Once you’ve worked out which neighbours are supplying the chairs and tables, it’s time to turn your attention to the food. If the weather’s okay you could plump for a barbecue which is always good for feeding a crowd. For something daintier, an afternoon tea theme with easy-to-transport items is a nice idea. Sandwiches dry out quickly so opt instead for things like Scotch eggs, sausage rolls, savoury scones and cakes. If possible, keep to food that can be eaten on the go so you only have to supply napkins and bin bags for clearing up afterwards.
Nothing says party quite like balloons and bunting. Get into the spirit of things by going all out in red white and blue. Print out Union Jack bunting and get the kids together before the party to make it. People might like to bring flowers from their gardens or colourful tablecloths to add to the party vibe too.

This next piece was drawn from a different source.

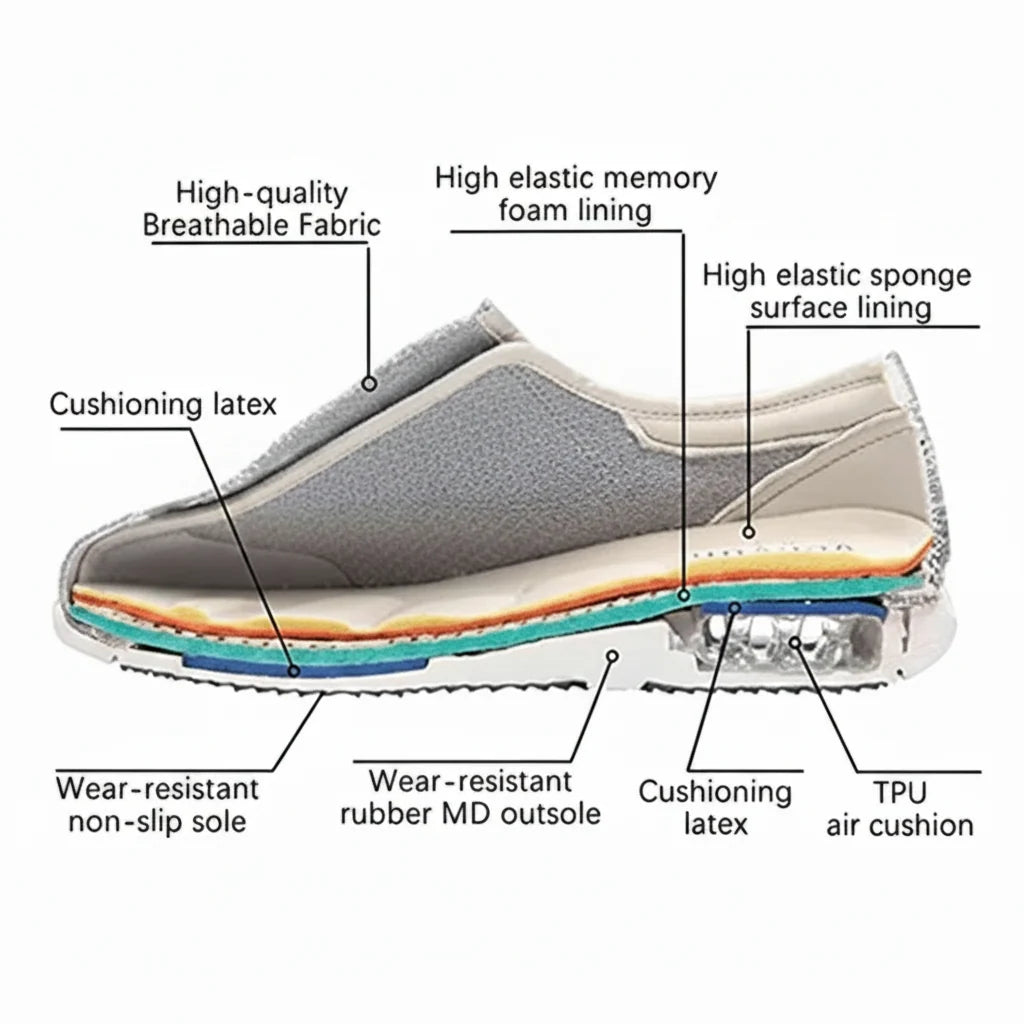 Diabetic Shoes Extra-Wide Memory Foam Insole Seamless Lining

There’s no need to pay for entertainment. Instead use the talent on your street. There might be a hidden guitar player or someone who’s brilliant at face painting. It really doesn’t matter what it is, as long as everyone is having a good time. It’s also a good idea to plan a few games. Street cricket (all you need is a bat, a tennis ball and a wheelie bin for the stumps) is a game everyone can play. Or for something a bit different, set up a selfie table. Leave out some props (sunglasses, hats, etc.) or print out your own. The best selfies win a prize (like an extra cake).
What happens if it rains on the day of the event? Could it be moved indoors? Would it have to be postponed? Get a contingency in place in case the preferred plan fails or the situation changes. If a street party seems a bit much to take on, there are other things you can do to celebrate. • Go posh with a garden party. Depending on how big your garden is you could invite your next door neighbours around over a cup of tea and slice of cake. • Take a picnic. Is there a park you and your neighbours could meet at for a picnic after the wedding has finished? Everyone brings their own food so no one has to be responsible for organising the catering and you could have a game of celebratory rounder’s, too. • Have a wedding breakfast. As the weddings at midday it’s more of a brunch, but who doesn’t like some eggs and bacon? Give the food a royal theme and make the Queen’s own Scotch pancakes recipe. Serve with fruit or a full English.